Photo/Illutration Tomisaku Kawasaki, chief director of the nonprofit organization Japan Kawasaki Disease Research Center (Asahi Shimbun file photo)

Pediatrician Tomisaku Kawasaki, famed for discovering the inflammatory syndrome of an unknown cause in young children later named after him, died June 5 of old age in a Tokyo hospital. He was 95.

Kawasaki disease returned to the spotlight in 2020 in connection with the novel coronavirus after a number of Western countries reported that children infected with COVID-19 had developed symptoms similar to it.
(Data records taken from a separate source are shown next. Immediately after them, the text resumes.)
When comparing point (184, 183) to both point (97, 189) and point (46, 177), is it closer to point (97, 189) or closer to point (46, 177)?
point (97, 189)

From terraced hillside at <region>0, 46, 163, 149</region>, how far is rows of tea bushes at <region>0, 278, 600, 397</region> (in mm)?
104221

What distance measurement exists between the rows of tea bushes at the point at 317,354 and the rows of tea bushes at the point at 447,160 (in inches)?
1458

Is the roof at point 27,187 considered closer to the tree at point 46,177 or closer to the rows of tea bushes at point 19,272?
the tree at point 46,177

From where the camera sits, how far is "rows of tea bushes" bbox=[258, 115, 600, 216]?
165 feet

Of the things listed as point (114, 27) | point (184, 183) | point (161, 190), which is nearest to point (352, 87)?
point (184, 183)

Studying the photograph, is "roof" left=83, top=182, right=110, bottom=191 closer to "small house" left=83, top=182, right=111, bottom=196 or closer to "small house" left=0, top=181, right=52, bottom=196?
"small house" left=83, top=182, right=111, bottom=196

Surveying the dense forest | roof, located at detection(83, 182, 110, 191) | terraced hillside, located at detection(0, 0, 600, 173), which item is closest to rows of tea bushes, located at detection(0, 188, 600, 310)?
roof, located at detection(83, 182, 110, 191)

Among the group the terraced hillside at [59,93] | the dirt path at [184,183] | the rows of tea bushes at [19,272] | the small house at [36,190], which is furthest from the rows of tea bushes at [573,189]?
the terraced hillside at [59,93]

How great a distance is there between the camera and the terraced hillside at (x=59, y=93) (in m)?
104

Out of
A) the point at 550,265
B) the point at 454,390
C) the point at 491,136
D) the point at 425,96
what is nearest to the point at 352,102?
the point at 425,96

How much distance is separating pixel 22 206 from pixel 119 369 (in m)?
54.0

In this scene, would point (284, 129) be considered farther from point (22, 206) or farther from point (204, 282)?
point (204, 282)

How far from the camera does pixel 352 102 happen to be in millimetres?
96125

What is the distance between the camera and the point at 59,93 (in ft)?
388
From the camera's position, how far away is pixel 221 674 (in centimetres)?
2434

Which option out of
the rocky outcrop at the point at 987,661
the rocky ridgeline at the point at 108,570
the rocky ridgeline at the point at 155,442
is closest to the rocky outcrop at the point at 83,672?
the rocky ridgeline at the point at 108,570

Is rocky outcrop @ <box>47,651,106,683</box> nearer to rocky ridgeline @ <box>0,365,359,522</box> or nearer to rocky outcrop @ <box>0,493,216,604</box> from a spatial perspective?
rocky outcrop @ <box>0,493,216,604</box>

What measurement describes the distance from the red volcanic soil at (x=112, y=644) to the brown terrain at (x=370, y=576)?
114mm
Kawasaki was born in 1925 in Tokyo’s Asakusa district. In 1961, he encountered a disease in which children were running a high fever for an extended period and their eyes and lips turned red. When the fever waned, the skin of patient's fingertips would peel off.

In 1967, Kawasaki published a paper on the symptoms of 50 patients with the illness in the medical journal Arerugi.

The disease was named “Acute febrile muco-cutaneous lymph node syndrome (MCLS) in young children,” but is commonly called “Kawasaki disease” around the globe.

Some 15,000 people develop the disease every year in Japan, the cause of which remains unknown. Patients with severe symptoms may experience myocardial infarction and suffer permanent damage to their hearts. 

In the 1970s, Kawasaki headed a health ministry research team to investigate the cause of the disease and develop a treatment for it.

In his later years, he served as chief director of the nonprofit organization Japan Kawasaki Disease Research Center and provided telephone consultations for patients.

The pediatrician was awarded numerous prizes in medicine over his lengthy career, including the Asahi Prize in 1989, the Japan Academy Prize in 1991 and the first Japan Pediatric Society Prize in 2006.